I feel like an inordinate number of my friends are going through really hard things right now. And, honestly, to label what they're going through "really hard" trivializes their suffering to a point that I'm not comfortable with. Calculus tests are really hard. Biking up hills is really hard. What they're dealing with is more along the lines of...something I don't have words for.
I don't want just to increase the intensity of my own words. Replace "really hard" with "extremely tough" and then replace that with "extraordinarily difficult." I feel like I'm not saying anything anymore.
All I really know is what they're going through seems unjust and overwhelming. Those don't seem like adjectives to which I can attach a magnitude.
And I just feel like I'm sitting on the sidelines, trying to encourage them but really being of no help at all.
I was thinking about this last night and remembered a poem that I found during my senior year of high school. It better describes how I am feeling than any words I can come up with.

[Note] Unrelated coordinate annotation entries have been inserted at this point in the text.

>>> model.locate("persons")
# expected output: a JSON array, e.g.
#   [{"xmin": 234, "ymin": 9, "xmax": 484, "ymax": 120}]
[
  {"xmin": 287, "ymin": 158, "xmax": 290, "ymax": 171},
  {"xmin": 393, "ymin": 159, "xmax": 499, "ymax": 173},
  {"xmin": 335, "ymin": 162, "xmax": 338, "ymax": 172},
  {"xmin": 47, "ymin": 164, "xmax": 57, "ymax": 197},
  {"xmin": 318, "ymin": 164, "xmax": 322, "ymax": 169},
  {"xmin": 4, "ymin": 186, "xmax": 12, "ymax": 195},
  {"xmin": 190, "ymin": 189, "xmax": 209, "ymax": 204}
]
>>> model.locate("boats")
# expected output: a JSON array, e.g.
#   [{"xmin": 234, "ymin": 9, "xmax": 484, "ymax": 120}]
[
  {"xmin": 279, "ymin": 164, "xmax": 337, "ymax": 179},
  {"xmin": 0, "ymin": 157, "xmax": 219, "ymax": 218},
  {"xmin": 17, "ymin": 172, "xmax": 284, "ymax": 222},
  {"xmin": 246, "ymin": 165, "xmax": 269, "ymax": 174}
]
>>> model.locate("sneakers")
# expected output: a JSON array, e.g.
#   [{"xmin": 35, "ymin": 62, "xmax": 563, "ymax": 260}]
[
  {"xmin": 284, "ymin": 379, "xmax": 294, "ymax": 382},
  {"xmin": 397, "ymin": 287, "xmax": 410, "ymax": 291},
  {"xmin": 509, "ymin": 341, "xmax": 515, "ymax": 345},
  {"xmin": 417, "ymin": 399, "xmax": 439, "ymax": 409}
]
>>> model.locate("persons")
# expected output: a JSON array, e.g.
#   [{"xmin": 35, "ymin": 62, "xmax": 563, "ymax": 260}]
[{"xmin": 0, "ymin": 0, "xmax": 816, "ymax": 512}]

In the Neo-natal Intensive Care Unit By Brooke Horvath
We are the children here, hesitant to speak or touch, afraid of reprimand. The nurses, doctors are adult; they tell us to wash our hands, to be careful; they say that everything will be all right; they remind us when it’s time for bed, where dreams fill with monitors that stop alarmed, intravenous tubing, and disembodied cries like clues dropping amid the tears and gauze through which your eyes, Susan stare blindly, your dry mouth working soundlessly.
Susan, if I could, I would hurt instead with a clean, hard, physical pain, would take this needle into my larger, drying vein and have my stomach aspirated, which finds, like yours, nothing but itself to work upon. I would breathe through your congested lungs, escaping this nauseous sickness of heart that draws me back to stroke your red and jaundiced head so new it shows the shape of birth, the stain and strain of passage, to lift and hold your tiny hand that does not feel or know me, though you hold my life unstably as your own, as I would hold yours, though tightly, tightly, though not so tight you’d bruise or break.
It seems weird to say that I feel this way. Obviously none of my friends are babies, and I am their peer rather than their mother. But Brooke Horvath managed to capture what it feels like to watch someone you love suffer and to know that you are completely powerless to help her. She captured what it feels like to wish you could just pick up someone else's burden and strap it on your own back but to know that you can't.
I find myself saying the same things over and over to these girls.
I'm so sorry. I love you. I hope it gets better. I'm praying for you. I'm so sorry. I love you. I hope it gets better. I'm praying for you. I'm so sorry. I love you. I hope it gets better. I'm praying for you. I'm so sorry. I love you. I hope it gets better. I'm praying for you. I'm so sorry. I love you. I hope it gets better. I'm praying for you. I'm so sorry. I love you. I hope it gets better. I'm praying for you.
After a while, I don't feel like my words mean anything anymore. They are like worn out blue jeans or something. Blue jeans always seem sturdy enough at the beginning, like you'll get a lot of good use out of them. Gradually, the hems begin to fray, but you keep wearing them. One day, you notice that the knees are pretty threadbare, and before you know it, your jeans don't have knees at all and need to be thrown away because they're not really serving their purpose anymore. I feel like my words themselves are threadbare at this point, ready to be retired because they are no longer serving their purpose.
So now I'm powerless to help and wordless to encourage, and all I know is:
It wasn't supposed to be this way. And, wow, satan sucks.